Pick out every line in the items below that contains the word "camera", and copy each of those lines. Case counts.
------ SUPPLIED RECORDS
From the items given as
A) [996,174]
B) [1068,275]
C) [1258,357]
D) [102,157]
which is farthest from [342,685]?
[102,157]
------------
------ SUPPLIED RECORDS
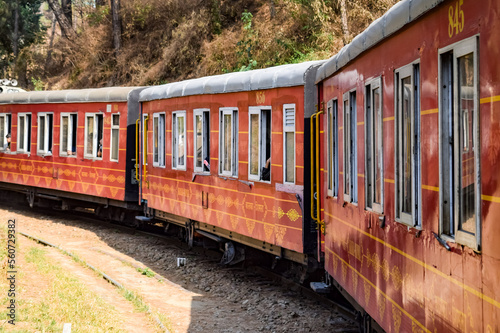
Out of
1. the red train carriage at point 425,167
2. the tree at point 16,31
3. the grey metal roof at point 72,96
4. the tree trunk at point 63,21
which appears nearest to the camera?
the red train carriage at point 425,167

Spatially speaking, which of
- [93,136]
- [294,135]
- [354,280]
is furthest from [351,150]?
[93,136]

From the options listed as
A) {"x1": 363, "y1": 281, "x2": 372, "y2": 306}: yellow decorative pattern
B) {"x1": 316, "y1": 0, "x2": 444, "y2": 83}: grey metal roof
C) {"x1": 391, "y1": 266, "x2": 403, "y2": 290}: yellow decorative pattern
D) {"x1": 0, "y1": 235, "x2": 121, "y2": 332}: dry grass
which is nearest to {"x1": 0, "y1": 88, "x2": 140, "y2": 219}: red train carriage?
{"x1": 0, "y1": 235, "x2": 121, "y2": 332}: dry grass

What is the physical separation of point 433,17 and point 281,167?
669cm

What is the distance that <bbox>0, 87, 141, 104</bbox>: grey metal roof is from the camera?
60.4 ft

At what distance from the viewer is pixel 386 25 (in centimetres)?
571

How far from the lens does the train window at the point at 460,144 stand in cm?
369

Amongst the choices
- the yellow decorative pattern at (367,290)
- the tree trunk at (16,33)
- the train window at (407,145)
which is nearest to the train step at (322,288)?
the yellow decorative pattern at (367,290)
------------
------ SUPPLIED RECORDS
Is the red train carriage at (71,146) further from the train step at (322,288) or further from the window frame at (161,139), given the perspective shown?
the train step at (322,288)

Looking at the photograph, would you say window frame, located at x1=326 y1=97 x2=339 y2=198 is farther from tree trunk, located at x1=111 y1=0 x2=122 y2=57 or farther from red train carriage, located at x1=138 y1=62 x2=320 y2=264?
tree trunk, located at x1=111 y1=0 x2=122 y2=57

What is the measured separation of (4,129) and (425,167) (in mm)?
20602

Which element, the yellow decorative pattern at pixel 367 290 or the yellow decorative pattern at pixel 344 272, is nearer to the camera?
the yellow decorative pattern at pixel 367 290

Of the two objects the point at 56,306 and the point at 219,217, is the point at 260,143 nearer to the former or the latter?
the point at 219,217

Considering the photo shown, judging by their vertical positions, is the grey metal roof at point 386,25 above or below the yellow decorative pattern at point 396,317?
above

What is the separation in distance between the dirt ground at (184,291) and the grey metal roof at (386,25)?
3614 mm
------------
▶ **TASK ANSWER**
which appears nearest to the camera?
What is the distance that <bbox>0, 87, 141, 104</bbox>: grey metal roof is from the camera?
Which element, the yellow decorative pattern at pixel 367 290 or the yellow decorative pattern at pixel 344 272, is nearer to the camera?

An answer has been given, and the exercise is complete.